Given problem: Reproduce the material below verbatim, line for line, keeping every character unchanged.

Data provided:
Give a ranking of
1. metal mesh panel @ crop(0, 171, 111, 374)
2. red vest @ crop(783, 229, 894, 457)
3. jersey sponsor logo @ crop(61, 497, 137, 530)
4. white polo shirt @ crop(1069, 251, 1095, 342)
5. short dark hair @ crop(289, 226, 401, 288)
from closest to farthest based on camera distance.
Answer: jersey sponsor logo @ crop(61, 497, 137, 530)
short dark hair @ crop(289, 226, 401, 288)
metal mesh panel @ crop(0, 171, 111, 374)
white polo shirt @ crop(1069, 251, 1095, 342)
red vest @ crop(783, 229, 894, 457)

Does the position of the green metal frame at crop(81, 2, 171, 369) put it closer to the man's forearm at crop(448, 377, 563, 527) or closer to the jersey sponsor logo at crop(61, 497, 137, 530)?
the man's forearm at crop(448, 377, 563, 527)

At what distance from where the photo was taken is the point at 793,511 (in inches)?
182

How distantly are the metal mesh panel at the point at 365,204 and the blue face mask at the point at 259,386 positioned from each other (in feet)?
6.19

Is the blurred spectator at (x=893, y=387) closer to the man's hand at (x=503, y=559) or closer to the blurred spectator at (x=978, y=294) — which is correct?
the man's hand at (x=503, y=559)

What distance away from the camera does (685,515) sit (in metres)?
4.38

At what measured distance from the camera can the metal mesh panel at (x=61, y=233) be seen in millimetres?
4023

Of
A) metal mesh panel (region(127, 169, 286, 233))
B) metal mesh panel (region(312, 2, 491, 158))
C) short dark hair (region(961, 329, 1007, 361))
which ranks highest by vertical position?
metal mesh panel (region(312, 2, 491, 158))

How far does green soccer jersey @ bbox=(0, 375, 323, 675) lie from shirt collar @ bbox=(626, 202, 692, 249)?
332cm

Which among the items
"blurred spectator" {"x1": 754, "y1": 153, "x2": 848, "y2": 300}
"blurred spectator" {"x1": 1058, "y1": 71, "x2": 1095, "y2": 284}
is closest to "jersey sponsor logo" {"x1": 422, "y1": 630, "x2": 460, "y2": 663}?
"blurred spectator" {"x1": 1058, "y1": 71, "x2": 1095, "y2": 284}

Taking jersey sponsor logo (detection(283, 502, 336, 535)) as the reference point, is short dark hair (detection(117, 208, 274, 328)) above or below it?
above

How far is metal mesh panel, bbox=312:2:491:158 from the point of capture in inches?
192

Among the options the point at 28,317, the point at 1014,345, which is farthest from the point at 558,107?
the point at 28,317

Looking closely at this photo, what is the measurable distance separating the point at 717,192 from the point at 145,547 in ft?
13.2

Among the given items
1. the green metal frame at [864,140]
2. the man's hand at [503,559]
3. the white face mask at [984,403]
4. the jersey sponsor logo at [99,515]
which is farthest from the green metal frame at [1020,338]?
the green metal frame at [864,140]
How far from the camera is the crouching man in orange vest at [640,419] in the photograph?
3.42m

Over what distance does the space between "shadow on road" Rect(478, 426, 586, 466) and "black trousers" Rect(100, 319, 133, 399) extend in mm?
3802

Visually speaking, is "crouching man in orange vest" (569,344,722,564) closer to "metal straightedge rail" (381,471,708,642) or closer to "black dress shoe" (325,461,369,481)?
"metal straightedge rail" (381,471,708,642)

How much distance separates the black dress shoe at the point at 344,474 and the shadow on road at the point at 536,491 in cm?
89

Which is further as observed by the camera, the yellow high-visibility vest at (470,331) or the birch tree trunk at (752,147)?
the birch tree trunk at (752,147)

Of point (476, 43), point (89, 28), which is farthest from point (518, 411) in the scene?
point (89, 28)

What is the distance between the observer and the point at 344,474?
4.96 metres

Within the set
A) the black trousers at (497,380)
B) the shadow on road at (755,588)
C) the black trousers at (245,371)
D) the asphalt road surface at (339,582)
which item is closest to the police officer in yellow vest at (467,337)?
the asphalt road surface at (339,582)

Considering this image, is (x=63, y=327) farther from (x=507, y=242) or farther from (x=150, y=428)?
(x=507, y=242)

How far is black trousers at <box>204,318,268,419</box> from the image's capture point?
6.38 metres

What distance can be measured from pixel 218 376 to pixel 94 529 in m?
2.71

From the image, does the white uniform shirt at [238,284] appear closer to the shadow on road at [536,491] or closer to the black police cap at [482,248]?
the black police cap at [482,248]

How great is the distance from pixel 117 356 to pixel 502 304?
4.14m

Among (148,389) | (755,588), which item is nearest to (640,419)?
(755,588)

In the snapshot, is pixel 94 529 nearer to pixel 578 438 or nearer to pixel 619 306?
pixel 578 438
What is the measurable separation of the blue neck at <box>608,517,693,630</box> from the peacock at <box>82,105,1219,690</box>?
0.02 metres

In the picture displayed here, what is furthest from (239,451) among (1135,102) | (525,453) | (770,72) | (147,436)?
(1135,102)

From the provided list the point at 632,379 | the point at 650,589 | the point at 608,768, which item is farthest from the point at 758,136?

Solved problem:
Give a ranking of
1. metal mesh panel @ crop(0, 171, 111, 374)
2. red vest @ crop(783, 229, 894, 457)
3. jersey sponsor logo @ crop(61, 497, 137, 530)
4. white polo shirt @ crop(1069, 251, 1095, 342)
5. short dark hair @ crop(289, 226, 401, 288)
from closest to farthest based on camera distance.
Answer: jersey sponsor logo @ crop(61, 497, 137, 530)
short dark hair @ crop(289, 226, 401, 288)
metal mesh panel @ crop(0, 171, 111, 374)
white polo shirt @ crop(1069, 251, 1095, 342)
red vest @ crop(783, 229, 894, 457)

Does the position of the green metal frame at crop(81, 2, 171, 369) put it closer to the man's forearm at crop(448, 377, 563, 527) or closer to the jersey sponsor logo at crop(61, 497, 137, 530)?
the man's forearm at crop(448, 377, 563, 527)

At what distance from where the photo was taken is the point at 793,511 (in inches)?
182

How distantly are the metal mesh panel at the point at 365,204 and the blue face mask at the point at 259,386 positioned from each other (in feet)?
6.19

Is the blurred spectator at (x=893, y=387) closer to the man's hand at (x=503, y=559) or closer to the blurred spectator at (x=978, y=294) — which is correct?
the man's hand at (x=503, y=559)

What distance away from the camera does (685,515) sit (in metres)?
4.38

At what measured distance from the camera can the metal mesh panel at (x=61, y=233) be seen in millimetres?
4023

Of
A) metal mesh panel (region(127, 169, 286, 233))
B) metal mesh panel (region(312, 2, 491, 158))
C) short dark hair (region(961, 329, 1007, 361))
which ranks highest by vertical position?
metal mesh panel (region(312, 2, 491, 158))

How far does green soccer jersey @ bbox=(0, 375, 323, 675) lie from shirt collar @ bbox=(626, 202, 692, 249)?
332cm

Which among the items
"blurred spectator" {"x1": 754, "y1": 153, "x2": 848, "y2": 300}
"blurred spectator" {"x1": 1058, "y1": 71, "x2": 1095, "y2": 284}
is closest to "jersey sponsor logo" {"x1": 422, "y1": 630, "x2": 460, "y2": 663}?
"blurred spectator" {"x1": 1058, "y1": 71, "x2": 1095, "y2": 284}

Taking jersey sponsor logo (detection(283, 502, 336, 535)) as the reference point, is short dark hair (detection(117, 208, 274, 328)) above or below it?
above

How far is metal mesh panel, bbox=312:2:491:158 from the point of capture in inches?
192

Among the options the point at 28,317, the point at 1014,345, which is farthest from the point at 558,107?
the point at 28,317

Looking closely at this photo, what is the measurable distance separating the point at 717,192 from the point at 145,547 in ft?
13.2

Among the given items
1. the green metal frame at [864,140]
2. the man's hand at [503,559]
3. the white face mask at [984,403]
4. the jersey sponsor logo at [99,515]
which is farthest from the green metal frame at [1020,338]?
the green metal frame at [864,140]
How far from the camera is the crouching man in orange vest at [640,419] in the photograph?
3.42m

Over what distance does the space between "shadow on road" Rect(478, 426, 586, 466) and "black trousers" Rect(100, 319, 133, 399) extend in mm?
3802

Visually speaking, is "crouching man in orange vest" (569,344,722,564) closer to "metal straightedge rail" (381,471,708,642) or closer to "black dress shoe" (325,461,369,481)?
"metal straightedge rail" (381,471,708,642)

How much distance separates the black dress shoe at the point at 344,474 and the shadow on road at the point at 536,491 in cm?
89

Which is further as observed by the camera, the yellow high-visibility vest at (470,331) or the birch tree trunk at (752,147)?
the birch tree trunk at (752,147)

Of point (476, 43), point (89, 28), which is farthest from point (518, 411) in the scene?
point (89, 28)

What is the distance between the observer and the point at 344,474?
4.96 metres

Within the set
A) the black trousers at (497,380)
B) the shadow on road at (755,588)
C) the black trousers at (245,371)
D) the asphalt road surface at (339,582)
which item is closest to the police officer in yellow vest at (467,337)?
the asphalt road surface at (339,582)

Considering this image, is (x=63, y=327) farther from (x=507, y=242) or farther from (x=150, y=428)?
(x=507, y=242)

How far is black trousers at <box>204,318,268,419</box> from the image's capture point?
6.38 metres

What distance can be measured from pixel 218 376 to pixel 94 529 in m?
2.71

From the image, does the white uniform shirt at [238,284] appear closer to the shadow on road at [536,491] or closer to the black police cap at [482,248]?
the black police cap at [482,248]

How great is the distance from pixel 117 356 to pixel 502 304?
4.14m

Among (148,389) | (755,588), which item is nearest to (640,419)?
(755,588)

In the snapshot, is pixel 94 529 nearer to pixel 578 438 or nearer to pixel 619 306?
pixel 578 438
What is the measurable separation of the blue neck at <box>608,517,693,630</box> from the peacock at <box>82,105,1219,690</box>?
0.02 metres

In the picture displayed here, what is furthest from (239,451) among (1135,102) | (525,453) | (770,72) | (147,436)?
(1135,102)

From the provided list the point at 632,379 | the point at 650,589 | the point at 608,768, which item is farthest from the point at 758,136?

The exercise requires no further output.